• [WHAT TO WORK ON]: Convert all the items below into a two-column CSV headed "prompt" and "reply", with one row per item. Put each item's text and its answer in their own quoted fields, replace any line breaks with spaces, and leave out the pictures.

• [ENTRIES SUPPLIED]:
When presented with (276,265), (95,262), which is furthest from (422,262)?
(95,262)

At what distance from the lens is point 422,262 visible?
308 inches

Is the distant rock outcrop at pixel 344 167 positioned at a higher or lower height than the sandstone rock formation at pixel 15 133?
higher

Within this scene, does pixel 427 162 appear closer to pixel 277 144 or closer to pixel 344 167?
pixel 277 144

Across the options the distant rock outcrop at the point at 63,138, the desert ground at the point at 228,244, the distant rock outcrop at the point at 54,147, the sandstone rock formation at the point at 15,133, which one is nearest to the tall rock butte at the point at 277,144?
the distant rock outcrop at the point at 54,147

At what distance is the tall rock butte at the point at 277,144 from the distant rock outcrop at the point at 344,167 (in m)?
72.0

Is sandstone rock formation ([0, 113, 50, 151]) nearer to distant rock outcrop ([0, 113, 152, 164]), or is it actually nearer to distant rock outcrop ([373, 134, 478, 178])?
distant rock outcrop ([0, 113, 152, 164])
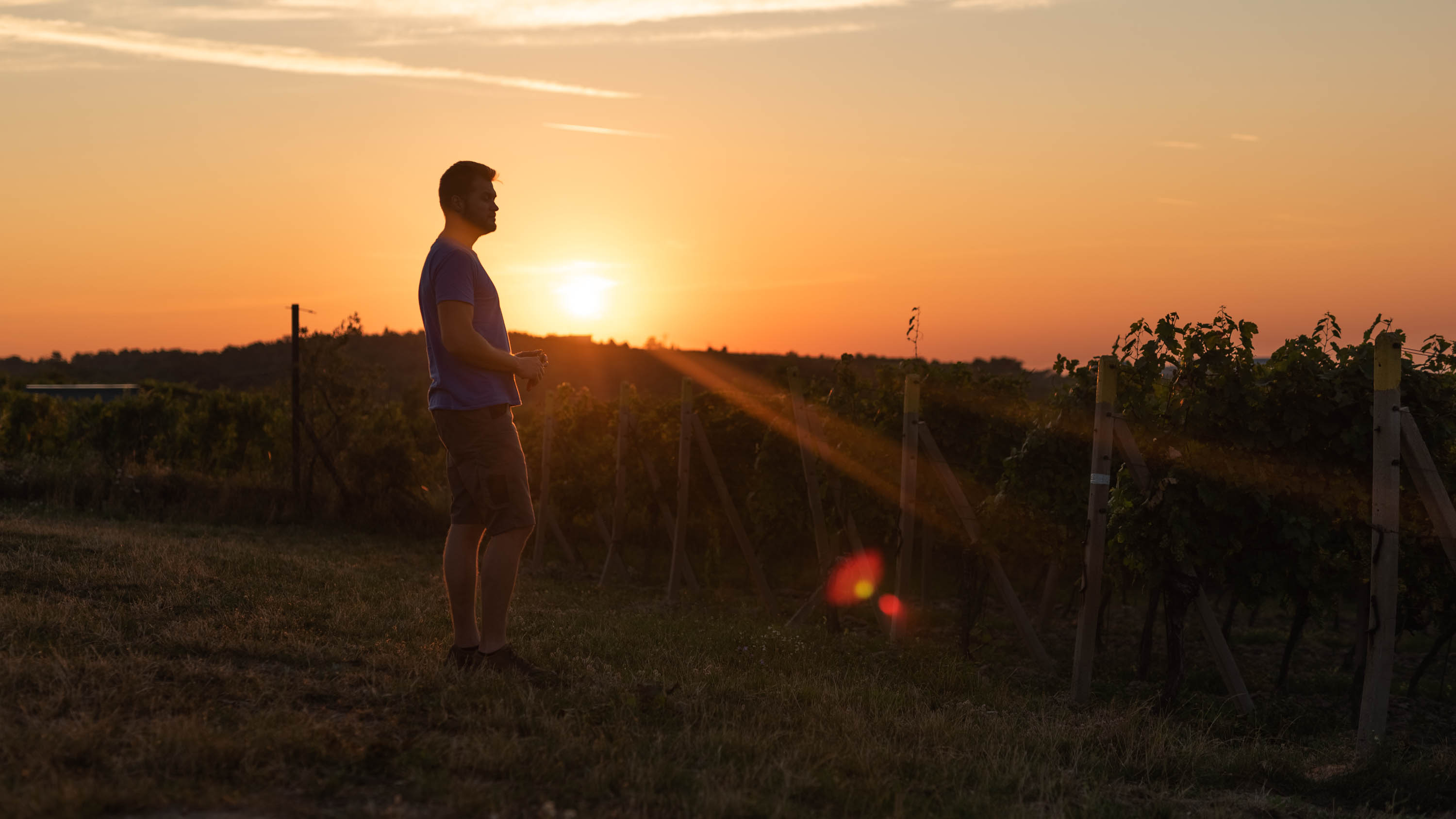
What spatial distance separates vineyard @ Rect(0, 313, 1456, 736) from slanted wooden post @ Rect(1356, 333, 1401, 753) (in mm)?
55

• [TASK ANSWER]:
prompt,reply
"When presented with (276,265), (95,262), which is furthest from (422,262)?","(95,262)"
"At what distance from the lens is point 422,262 visible?","308 inches"
"Is the distant rock outcrop at pixel 344 167 positioned at a higher or lower height than the sandstone rock formation at pixel 15 133?","higher"
"Within this scene, does pixel 427 162 appear closer to pixel 277 144 or closer to pixel 344 167?","pixel 277 144"
"Across the options the distant rock outcrop at the point at 63,138, the desert ground at the point at 228,244, the distant rock outcrop at the point at 54,147, the sandstone rock formation at the point at 15,133, which one is nearest to the tall rock butte at the point at 277,144?","the distant rock outcrop at the point at 54,147"
"At what distance is the tall rock butte at the point at 277,144 from the distant rock outcrop at the point at 344,167 (in m)?","72.0"
"Is sandstone rock formation ([0, 113, 50, 151]) nearer to distant rock outcrop ([0, 113, 152, 164]), or is it actually nearer to distant rock outcrop ([373, 134, 478, 178])?","distant rock outcrop ([0, 113, 152, 164])"
"What spatial distance separates vineyard @ Rect(0, 313, 1456, 736) from slanted wooden post @ Rect(1356, 333, 1401, 753) (in mm)?","55"